January 20, 1994
Appeal from the County Court of Sullivan County (Kane, J.).
On November 8, 1992 Louis Roman, an undercover investigator with the State Police, purchased three vials of cocaine from a person identified as B. while at the Evergreen Apartments in the Village of Monticello, Sullivan County. After completing the transaction, which had been recorded by means of a transmitter, Roman and his partner, Jeffrey Cabrara, returned to the "staging area" of the investigation, where they met with their backup team, to whom they described B. as being a black male, approximately 5 feet 10 inches or 5 feet 11 inches tall, with a medium build and a mustache, and wearing black corduroy pants with brown pockets. Village of Monticello Detective Thomas O'Connor, a member of the backup team who knew defendant from prior contact, and knew that the transaction had taken place outside of defendant's apartment, then drove by the scene, where he saw defendant dressed in the manner described by Roman. He obtained a photograph of defendant from the station house and returned to the staging area, where Roman acknowledged that the person in the photograph was indeed B..

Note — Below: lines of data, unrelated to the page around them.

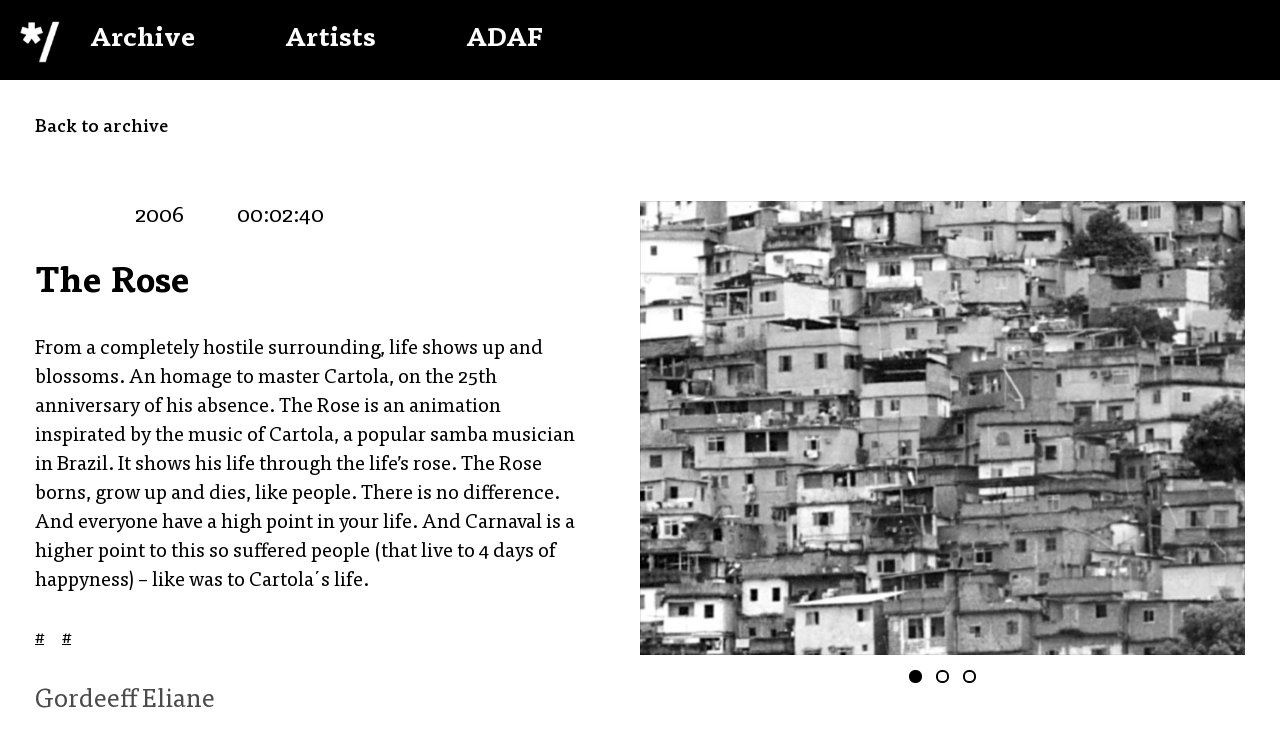

--- FILE ---
content_type: text/css
request_url: https://archive.adaf.gr/wp-content/themes/adaf_archive_theme/style.css?ver=6.9
body_size: 229
content:
/*
Theme Name: Wordify
Theme URI: http://underscores.me/
Author: Thanos Eleftherakos
Author URI: http://www.thanoseleftherakos.com
Description: simple wordpress starter based on underscores
Version: 1.0.0
License: GNU General Public License v2 or later
License URI: http://www.gnu.org/licenses/gpl-2.0.html
Text Domain: wordify
Tags:
*/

Defendant was not arrested until a week later, at which time Roman again identified him, in a station house showup, as B. County Court granted defendant's motion for a Wade hearing and ultimately determined that the showup would be suppressed as unnecessarily suggestive, that the photo identification was merely confirmatory and that an in-court identification would be permitted. After a jury trial at which Roman identified defendant as the person from whom he had purchased the cocaine, and during which tape-recorded evidence of the transaction was admitted over defendant's objection, defendant was convicted of criminal sale of a controlled substance in the third degree. He was sentenced as a second felony offender to an indeterminate term of incarceration of 6 1/2 to 13 years. Defendant appeals.
We reject defendant's contention that the photo identification was impermissibly suggestive and not confirmatory in nature, and that therefore County Court erred in allowing an in-court identification. The procedure followed here was virtually identical to that utilized in People v. Freeman ( 176 A.D.2d 1090). Roman's detailed description of B. was consistent with defendant's appearance and the photo identification itself was made less than 40 minutes after the face-to-face transaction. The fact that O'Connor returned immediately to the scene substantially reduced the possibility that he, and thus Roman, identified the wrong person (see, People v. Roberts, 79 N.Y.2d 964, 966). In all, we find no reason to disturb County Court's findings regarding the admissibility of the People's in-court identification evidence.
Defendant also denigrates the sufficiency of the notice furnished by the People pursuant to CPL 710.30; this claim is unavailing, however, for defendant moved for a suppression hearing — which was held and resulted in a ruling of admissibility — prior to lodging any complaint about the sufficiency of the CPL 710.30 notice, and in so doing he waived his right to contest that notice (see, CPL 710.30; People v. Cobian, 185 A.D.2d 452, 453, lv denied 81 N.Y.2d 838).
Similarly unconvincing are defendant's several objections regarding the audiotape evidence admitted at trial. Foremost among these is that the tape should not have been admitted because a portion of it had been erased after the trial commenced. County Court found that the erasure had occurred accidentally and without bad faith; nothing in the record induces us to reach a different conclusion. Roman and Cabrara testified that the tape accurately and fairly represented the drug transaction as it took place, thus laying a proper foundation for its admission (see, People v. Ely, 68 N.Y.2d 520, 527). We find no reason to disturb County Court's conclusion, arrived at after conducting a hearing into the circumstances surrounding the erasure, that the integrity of the portion of the tape actually offered by the People, the portion which contained the narcotics transaction, had not been compromised. It is also worth noting that in response to his assertion that the erased portion of the tape contained evidence which he intended to use to impeach the People's witness, defendant was permitted to use a copy of the tape which contained the very portion which had been erased from the original — and which was found by the court to be an accurate copy, a ruling which we cannot address, as we have not been provided with the tapes themselves — if necessary for cross-examination, an offer defendant disdained.
We have considered defendant's other contentions, including his suggestion that the People deliberately or in bad faith prevented him from listening to the original tape prior to the trial, and find them meritless.
Mikoll, J.P., Mercure, Crew III and Casey, JJ., concur. Ordered that the judgment is affirmed.